**WHAT THE EXERCISE ASKS**
Transcribe the account of being loaded onto a landing ship for the invasion, reproducing every word, spelling, and punctuation mark as it stands.

**PASSAGE TO READ**
===

On June 3, l944 we were loaded in trucks and headed for our ship to load for the invasion. (I am not certain about these times and can't say for sure). It took us about 30 hours to travel less that 20 miles. That was a miserable trip. The trucks would move about 20 feet and stop for awhile and then move another few feet, this went on for around 30 hours and they said the reason for the slow going was that the Germans were coming over at night and taking pictures of the coastline and by the trucks moving so slow it was made to look like that there was a convoy going to the harbor but it wasn't moving much if any but we finally got loaded on the LST "Landing Ship Tank". This is a ship that carries tanks and trucks, the front of it opened in the middle and each half swung outward like doors on hinges and then a ramp come down for the vehicles to go down on.

All our vehicles were waterproofed and could run under water, with only the exhaust and air hose sticking up. This wasn't a very successful undertakeing though because some of them drowned out anyway. The ship carried a large number of vehicles including tanks, trucks and personnel and was built to go in shallow water. It only needed about 3 feet of water to go in. It was stable enough in calm waters but rolled quite a bit in rough waters and that channel is rough.

===

**GIVEN INFORMATION**
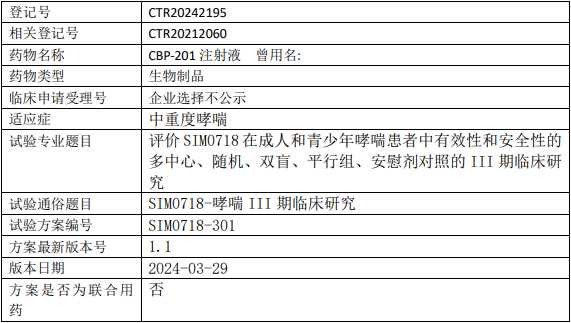 乐德奇拜单抗临床试验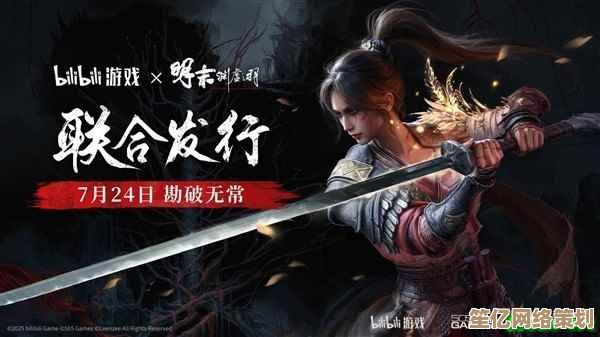 2025年明末渊虚之羽双刀进阶指南，操作细节全面解析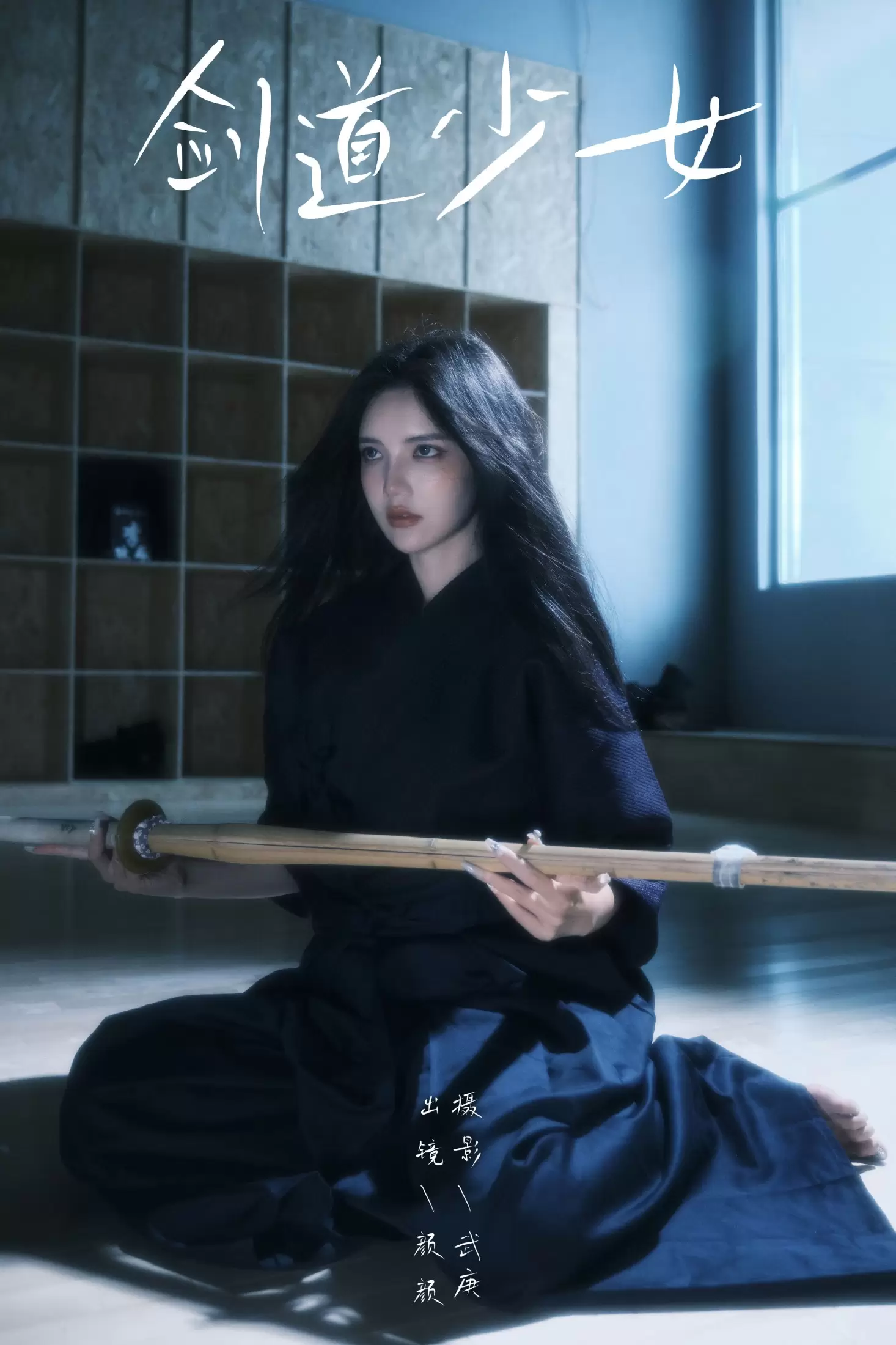 多米Domy – 《剑道少女》[27P] - 秀人网免费无水印在线套图写真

===

**TASK RESULT**
On June 3, l944 we were loaded in trucks and headed for our ship to load for the invasion. (I am not certain about these times and can't say for sure). It took us about 30 hours to travel less that 20 miles. That was a miserable trip. The trucks would move about 20 feet and stop for awhile and then move another few feet, this went on for around 30 hours and they said the reason for the slow going was that the Germans were coming over at night and taking pictures of the coastline and by the trucks moving so slow it was made to look like that there was a convoy going to the harbor but it wasn't moving much if any but we finally got loaded on the LST "Landing Ship Tank". This is a ship that carries tanks and trucks, the front of it opened in the middle and each half swung outward like doors on hinges and then a ramp come down for the vehicles to go down on.

All our vehicles were waterproofed and could run under water, with only the exhaust and air hose sticking up. This wasn't a very successful undertakeing though because some of them drowned out anyway. The ship carried a large number of vehicles including tanks, trucks and personnel and was built to go in shallow water. It only needed about 3 feet of water to go in. It was stable enough in calm waters but rolled quite a bit in rough waters and that channel is rough.